§ Explore the material:
(a) Translate this sentence from the gynecologist essay into Spanish: "Sometimes I get an uninterrupted shower or a quiet cup of coffee first thing in the morning, but there is little time during the day to be by myself."
(b) For each statement, say whether the gynecologist essay agrees with it. Answer yes or no and quote the words that decide it. (i) The writer's partner carried all three of their children. (ii) The writer kept the therapy appointment scheduled for the day the twins arrived. (iii) The appointment took place about a year after the twins were born.
(c) Continue the gynecologist essay from the point where it stops.

----- Page text

Finding Myself, Naked In The Gynecologist’s Office

By Amber Leventry

While lamenting a gynecologist appointment, I didn’t receive an ounce of sympathy from my partner, the woman who birthed our three children. She had been the one to be inseminated. She had carried our babies: our first child then a set of twins. She had felt them move and stretch inside of her, and she had labored and bled and sacrificed her body for them.

She has experienced both the joy and frustration of their clinginess as they hold onto her in instinctive ways — primal ways which make them choose her over me. I have accepted all of this, but above anything else will always love and admire her for this.

I never wanted to be pregnant; my biological clock ticked for a family and for children but not for pregnancy. Jokingly, I said it was because I could never give up my addiction to coffee or deny my love of beer for nine months. The most truthful answer, though, is that I didn’t want to pass on my genetics. Addiction and mental illness run through my veins and I was not going to be the one to pass those preexisting risks onto my children.

My lament over an annual pelvic exam wasn’t done in full honesty either; the appointment provided more than the Pap smear I needed. I was out of the house, in a quiet room, without children. I got to lie down. And I got to talk and to reflect, something I hadn’t done in the six months since our twins were born.

Of course, I had had an appointment scheduled with my therapist on the day my partner’s water broke, on the day the twins arrived but I obviously didn’t show. (With three kids under three, a new house, and a new life run on caffeine and grit, I just didn’t have it in me. It just didn’t have the time.) But I didn’t realize how much I needed and missed therapy until I was face-to-face with my gynecologist.

I didn’t realize how valuable that uninterrupted time was, to be asked questions by a professional bystander whose job (without making it feel like work) was to listen and provide gentle and encouraging observations.

Sometimes I get an uninterrupted shower or a quiet cup of coffee first thing in the morning, but there is little time during the day to be by myself. Just me. Not working me. Not social media me. Not mommy me. Not partner me. Not friend me.

We are all an accumulation of the places we have been and the people who we have met. Some of those places and people have formed the definition of who we are, and over time we have found a place to call home and people to call friends and family. And with each relationship formed and title added, it’s easy to lose ourselves in the layers of comfort and chaos.

----------
----- Dataset

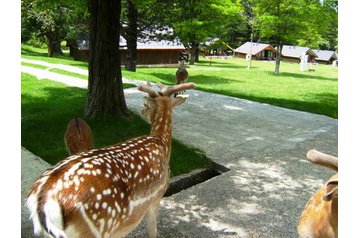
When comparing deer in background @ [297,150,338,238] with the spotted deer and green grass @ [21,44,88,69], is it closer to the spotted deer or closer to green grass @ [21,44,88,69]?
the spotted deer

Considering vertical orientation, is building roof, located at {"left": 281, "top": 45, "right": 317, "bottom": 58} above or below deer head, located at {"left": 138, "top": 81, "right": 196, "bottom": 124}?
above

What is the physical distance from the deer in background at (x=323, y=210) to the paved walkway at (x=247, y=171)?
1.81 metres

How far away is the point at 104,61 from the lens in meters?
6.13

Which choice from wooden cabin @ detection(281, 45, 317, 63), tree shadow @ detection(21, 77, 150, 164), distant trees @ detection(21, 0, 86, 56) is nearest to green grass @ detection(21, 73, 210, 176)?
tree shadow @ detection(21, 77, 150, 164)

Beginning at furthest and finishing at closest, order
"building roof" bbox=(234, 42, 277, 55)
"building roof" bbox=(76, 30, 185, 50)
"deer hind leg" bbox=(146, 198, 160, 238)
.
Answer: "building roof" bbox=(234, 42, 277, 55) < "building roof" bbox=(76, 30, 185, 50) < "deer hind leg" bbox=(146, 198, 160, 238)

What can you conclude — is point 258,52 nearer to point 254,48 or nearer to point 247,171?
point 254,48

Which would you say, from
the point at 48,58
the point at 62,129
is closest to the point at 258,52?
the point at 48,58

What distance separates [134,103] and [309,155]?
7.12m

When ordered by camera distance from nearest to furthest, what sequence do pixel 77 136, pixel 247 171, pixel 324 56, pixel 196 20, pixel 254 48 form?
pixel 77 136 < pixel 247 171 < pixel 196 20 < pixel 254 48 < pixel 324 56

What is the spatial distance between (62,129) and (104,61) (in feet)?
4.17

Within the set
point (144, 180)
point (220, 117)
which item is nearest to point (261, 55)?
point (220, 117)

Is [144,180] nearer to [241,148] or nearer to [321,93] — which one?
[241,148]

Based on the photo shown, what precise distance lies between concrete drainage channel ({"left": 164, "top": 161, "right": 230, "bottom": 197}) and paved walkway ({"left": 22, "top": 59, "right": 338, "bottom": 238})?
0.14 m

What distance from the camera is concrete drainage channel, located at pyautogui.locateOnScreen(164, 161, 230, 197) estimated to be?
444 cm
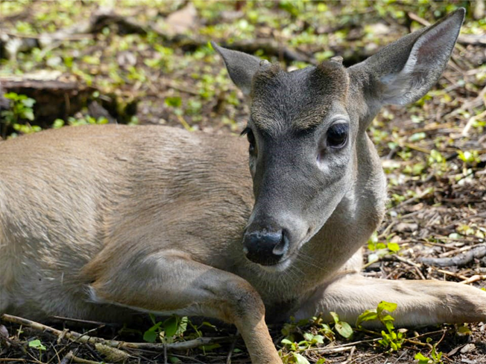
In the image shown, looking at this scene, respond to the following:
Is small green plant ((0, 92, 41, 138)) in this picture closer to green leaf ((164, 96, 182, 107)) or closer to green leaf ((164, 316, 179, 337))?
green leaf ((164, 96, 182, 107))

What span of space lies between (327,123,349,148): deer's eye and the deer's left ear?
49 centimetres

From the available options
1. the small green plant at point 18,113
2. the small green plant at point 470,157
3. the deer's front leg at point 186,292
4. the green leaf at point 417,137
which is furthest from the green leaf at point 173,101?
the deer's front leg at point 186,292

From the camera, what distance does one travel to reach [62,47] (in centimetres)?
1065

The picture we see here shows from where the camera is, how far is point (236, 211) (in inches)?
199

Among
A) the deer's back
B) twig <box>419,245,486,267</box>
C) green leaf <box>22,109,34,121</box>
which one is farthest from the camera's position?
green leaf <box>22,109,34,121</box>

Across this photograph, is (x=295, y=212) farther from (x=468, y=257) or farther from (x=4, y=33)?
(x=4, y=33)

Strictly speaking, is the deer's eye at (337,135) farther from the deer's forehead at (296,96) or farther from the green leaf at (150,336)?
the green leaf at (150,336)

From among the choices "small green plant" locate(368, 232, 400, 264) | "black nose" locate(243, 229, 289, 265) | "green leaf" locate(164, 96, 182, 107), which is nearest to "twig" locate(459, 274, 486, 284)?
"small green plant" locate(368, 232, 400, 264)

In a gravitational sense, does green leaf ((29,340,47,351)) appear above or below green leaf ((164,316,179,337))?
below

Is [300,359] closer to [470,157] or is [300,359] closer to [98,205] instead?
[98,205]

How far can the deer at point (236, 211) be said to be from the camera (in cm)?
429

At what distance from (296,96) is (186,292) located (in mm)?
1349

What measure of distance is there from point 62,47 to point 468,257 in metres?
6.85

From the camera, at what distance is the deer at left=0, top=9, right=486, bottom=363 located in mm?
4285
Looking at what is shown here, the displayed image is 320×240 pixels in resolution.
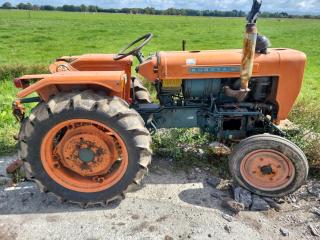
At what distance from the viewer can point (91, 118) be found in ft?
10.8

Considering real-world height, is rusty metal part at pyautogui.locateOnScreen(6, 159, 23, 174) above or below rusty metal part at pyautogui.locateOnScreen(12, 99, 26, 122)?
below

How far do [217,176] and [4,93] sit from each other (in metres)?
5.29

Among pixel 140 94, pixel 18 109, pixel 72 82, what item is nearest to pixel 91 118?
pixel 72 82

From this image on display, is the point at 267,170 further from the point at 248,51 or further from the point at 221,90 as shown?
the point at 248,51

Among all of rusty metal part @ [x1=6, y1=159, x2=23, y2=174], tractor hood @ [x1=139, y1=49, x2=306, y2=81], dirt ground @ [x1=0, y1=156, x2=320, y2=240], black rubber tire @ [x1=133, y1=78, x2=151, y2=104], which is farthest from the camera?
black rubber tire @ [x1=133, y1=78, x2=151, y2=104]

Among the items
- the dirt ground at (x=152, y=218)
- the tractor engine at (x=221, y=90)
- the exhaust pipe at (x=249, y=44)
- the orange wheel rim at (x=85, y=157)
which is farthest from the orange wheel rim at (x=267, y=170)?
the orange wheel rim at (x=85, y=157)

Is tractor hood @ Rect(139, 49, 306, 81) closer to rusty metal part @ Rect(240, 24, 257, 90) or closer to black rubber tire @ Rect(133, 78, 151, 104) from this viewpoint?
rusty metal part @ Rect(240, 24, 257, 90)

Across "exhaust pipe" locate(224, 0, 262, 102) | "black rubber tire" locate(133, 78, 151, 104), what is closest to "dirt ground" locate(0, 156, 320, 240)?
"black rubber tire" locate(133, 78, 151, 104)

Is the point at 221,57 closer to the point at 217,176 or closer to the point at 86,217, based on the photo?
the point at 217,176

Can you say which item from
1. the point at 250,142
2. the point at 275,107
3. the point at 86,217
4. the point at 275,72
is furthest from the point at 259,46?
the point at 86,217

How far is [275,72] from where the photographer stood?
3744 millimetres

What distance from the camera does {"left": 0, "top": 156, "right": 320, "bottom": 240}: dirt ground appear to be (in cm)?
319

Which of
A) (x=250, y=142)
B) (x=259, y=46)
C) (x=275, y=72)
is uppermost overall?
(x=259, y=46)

----------

§ Answers:
(a) A veces consigo darme una ducha sin interrupciones o tomarme una taza de café tranquila a primera hora de la mañana, pero durante el día tengo poco tiempo para estar a solas.

(b)
(i) Yes: "She had carried our babies: our first child then a set of twins."
(ii) No: "I obviously didn’t show."
(iii) No: "something I hadn’t done in the six months since our twins were born."

(c)
Meeting my partner, who has seen more of my chaotic layers than she ever bargained for, was the first time I really felt connected to someone or something. She became my lifeline, my coming out party, my foundation. Becoming a parent also solidified my sense of self, an identity that fits outside of the binary, that doesn’t conform to what most women or mothers look like. Marriage and motherhood have grounded me, yet given me permission to change and grow into someone I can sit quietly and comfortably being.

Even though I was in the company of another adult, I was reminded of how important it is to strip away all roles and responsibilities and to just sit with the core of who I have become because of those things. I am certainly not the person I am today without my friends and family, and I can never fully shed the layers of my many relationships, but it feels good to analyze my place in my them, to better understand my contribution and theirs.

Some days I crave alone time more than others. On those days, the sound of crying children, nagging mental reminders not yet written down on a to-do list, and the noise of everyday life terrorize all of my senses. On those days I forget that what I need most is time to step away. That I am allowed to step away.

It’s really easy to lose yourself, especially when you become a parent. I have struggled to maintain a sense of accomplishment and self-worth while being home full-time with my kids, even while knowing I am a good parent. I have struggled to keep depression away, even while listing so many reasons to be happy. I have struggled to find the words to write my stories, even though the desire was pulsing on the tips of my fingers. I feel like I am playing a continuous and foolish game of personal hide and seek, analyzing and looking for something that is right in front of me.

Sometimes my children scream out that they have lost something. Their anxiety and blinding urgency don’t allow them to see that the object they are looking for has been next to them the whole time. When my doctor came into the room and asked me how I was doing, I felt the same way. The paper on the medical table crinkled and stuck to my legs, and I felt the uncomfortable feeling of vulnerability. I wanted to run, to escape this appointment and this question. But in the gentle and unrushed space provided in that room, I found the energy to stay.

I allowed myself to be both naked and uncovered.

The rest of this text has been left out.